Rows from a spatial reasoning dataset
○ ○ ○ ○ ○

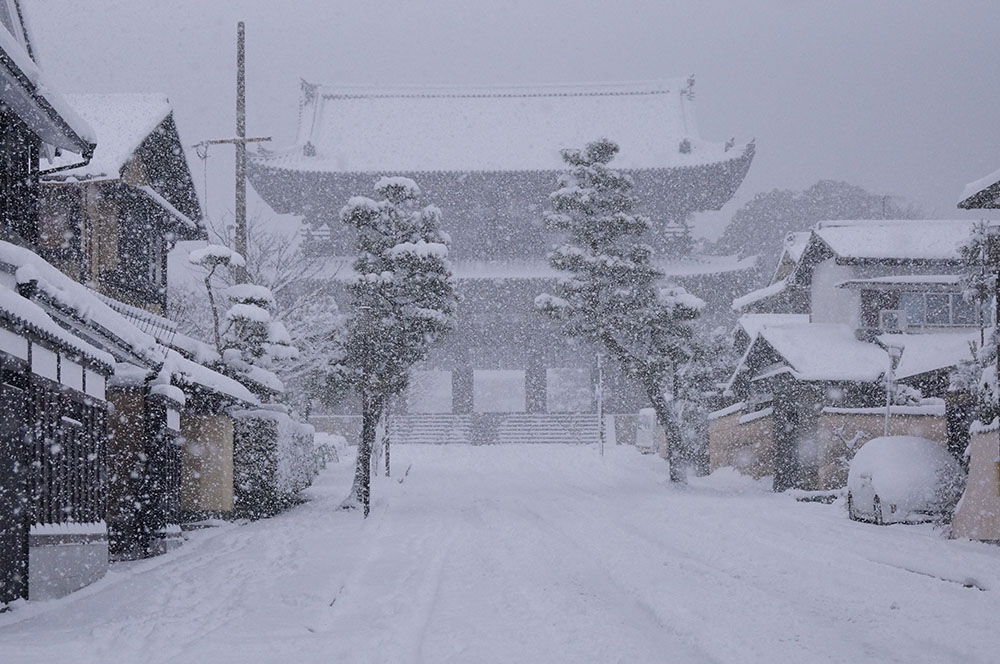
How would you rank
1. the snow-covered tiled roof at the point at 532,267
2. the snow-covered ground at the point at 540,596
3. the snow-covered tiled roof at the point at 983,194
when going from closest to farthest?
1. the snow-covered ground at the point at 540,596
2. the snow-covered tiled roof at the point at 983,194
3. the snow-covered tiled roof at the point at 532,267

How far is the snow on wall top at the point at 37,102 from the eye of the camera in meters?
9.41

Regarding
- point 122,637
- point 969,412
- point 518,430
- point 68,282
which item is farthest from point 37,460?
point 518,430

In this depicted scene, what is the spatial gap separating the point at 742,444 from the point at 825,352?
428 cm

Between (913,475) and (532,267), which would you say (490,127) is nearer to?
(532,267)

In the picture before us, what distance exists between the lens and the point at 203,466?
1659 cm

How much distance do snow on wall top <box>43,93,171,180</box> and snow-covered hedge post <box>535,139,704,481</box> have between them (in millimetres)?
9442

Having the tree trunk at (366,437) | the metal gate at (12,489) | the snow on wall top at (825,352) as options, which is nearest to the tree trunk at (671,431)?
the snow on wall top at (825,352)

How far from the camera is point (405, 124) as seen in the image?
142 ft

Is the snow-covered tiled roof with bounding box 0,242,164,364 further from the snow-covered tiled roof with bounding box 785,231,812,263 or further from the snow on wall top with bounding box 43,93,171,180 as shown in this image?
the snow-covered tiled roof with bounding box 785,231,812,263

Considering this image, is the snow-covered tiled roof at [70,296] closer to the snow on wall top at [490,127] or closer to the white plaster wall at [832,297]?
the white plaster wall at [832,297]

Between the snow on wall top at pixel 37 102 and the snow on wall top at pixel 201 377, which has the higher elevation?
the snow on wall top at pixel 37 102

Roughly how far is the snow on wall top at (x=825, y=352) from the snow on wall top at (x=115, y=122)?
14.9 meters

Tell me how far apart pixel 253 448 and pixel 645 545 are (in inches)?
339

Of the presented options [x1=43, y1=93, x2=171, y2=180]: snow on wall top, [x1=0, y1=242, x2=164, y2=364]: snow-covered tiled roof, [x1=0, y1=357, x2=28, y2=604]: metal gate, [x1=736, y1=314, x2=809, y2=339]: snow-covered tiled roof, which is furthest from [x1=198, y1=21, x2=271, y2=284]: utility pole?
[x1=736, y1=314, x2=809, y2=339]: snow-covered tiled roof
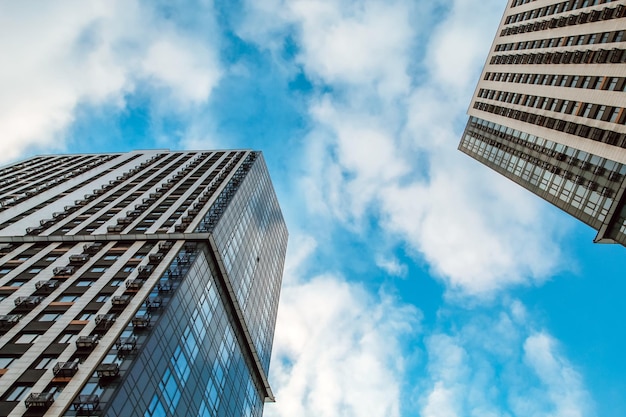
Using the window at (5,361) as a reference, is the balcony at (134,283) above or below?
above

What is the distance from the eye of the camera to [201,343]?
4641 centimetres

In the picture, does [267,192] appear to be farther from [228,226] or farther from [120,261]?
[120,261]

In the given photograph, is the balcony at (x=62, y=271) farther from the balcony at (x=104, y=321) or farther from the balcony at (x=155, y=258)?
the balcony at (x=104, y=321)

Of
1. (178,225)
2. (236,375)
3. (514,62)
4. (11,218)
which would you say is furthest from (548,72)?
(11,218)

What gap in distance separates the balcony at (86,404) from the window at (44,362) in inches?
203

○ ○ ○ ○ ○

INSTRUCTION —
Would you set down the listing exactly, omitting pictures?

WRITTEN RESPONSE —
How would you rank
1. the snow-covered tiled roof at the point at 532,267
2. the snow-covered ground at the point at 540,596
3. the snow-covered tiled roof at the point at 983,194
when going from closest to farthest?
1. the snow-covered ground at the point at 540,596
2. the snow-covered tiled roof at the point at 983,194
3. the snow-covered tiled roof at the point at 532,267

How far is the snow on wall top at the point at 37,102 from the eye of the camera in meters?
9.41

Regarding
- point 122,637
- point 969,412
- point 518,430
- point 68,282
which item is farthest from point 37,460?
point 518,430

In this depicted scene, what is the spatial gap separating the point at 742,444 from the point at 825,352?
428 cm

Between (913,475) and (532,267), which would you say (490,127) is nearer to?
(532,267)

In the picture before us, what distance exists between the lens and the point at 203,466?
1659 cm

How much distance do snow on wall top <box>43,93,171,180</box> and snow-covered hedge post <box>535,139,704,481</box> have between them (in millimetres)?
9442

Having the tree trunk at (366,437) | the metal gate at (12,489) | the snow on wall top at (825,352) as options, which is nearest to the tree trunk at (671,431)?
the snow on wall top at (825,352)

How far from the camera is point (405, 124) as seen in the image?
142 ft

Is the snow-covered tiled roof with bounding box 0,242,164,364 further from the snow-covered tiled roof with bounding box 785,231,812,263 or further from the snow on wall top with bounding box 43,93,171,180 as shown in this image?
the snow-covered tiled roof with bounding box 785,231,812,263

Considering this image, is the snow-covered tiled roof at [70,296] closer to the snow on wall top at [490,127] or closer to the white plaster wall at [832,297]?
the white plaster wall at [832,297]

Between the snow on wall top at pixel 37 102 and the snow on wall top at pixel 201 377, which has the higher elevation?
the snow on wall top at pixel 37 102

Roughly how far is the snow on wall top at (x=825, y=352) from the snow on wall top at (x=115, y=122)?
14.9 meters

Tell me how far apart pixel 253 448 and pixel 645 545 are (in inches)?
339

Of the presented options [x1=43, y1=93, x2=171, y2=180]: snow on wall top, [x1=0, y1=242, x2=164, y2=364]: snow-covered tiled roof, [x1=0, y1=357, x2=28, y2=604]: metal gate, [x1=736, y1=314, x2=809, y2=339]: snow-covered tiled roof, which is furthest from [x1=198, y1=21, x2=271, y2=284]: utility pole?
[x1=736, y1=314, x2=809, y2=339]: snow-covered tiled roof
Using the window at (5,361) as a reference, is the balcony at (134,283) above or below?
above

What is the distance from the eye of the camera to [201,343]?
4641 centimetres

In the picture, does [267,192] appear to be farther from [228,226] or farther from [120,261]?
[120,261]

In the given photograph, is the balcony at (x=62, y=271) farther from the balcony at (x=104, y=321) or farther from the balcony at (x=155, y=258)?
the balcony at (x=104, y=321)

Of
1. (178,225)
2. (236,375)
3. (514,62)
4. (11,218)
which would you say is furthest from (548,72)?
(11,218)

What gap in distance separates the balcony at (86,404) from the window at (44,362) in inches?
203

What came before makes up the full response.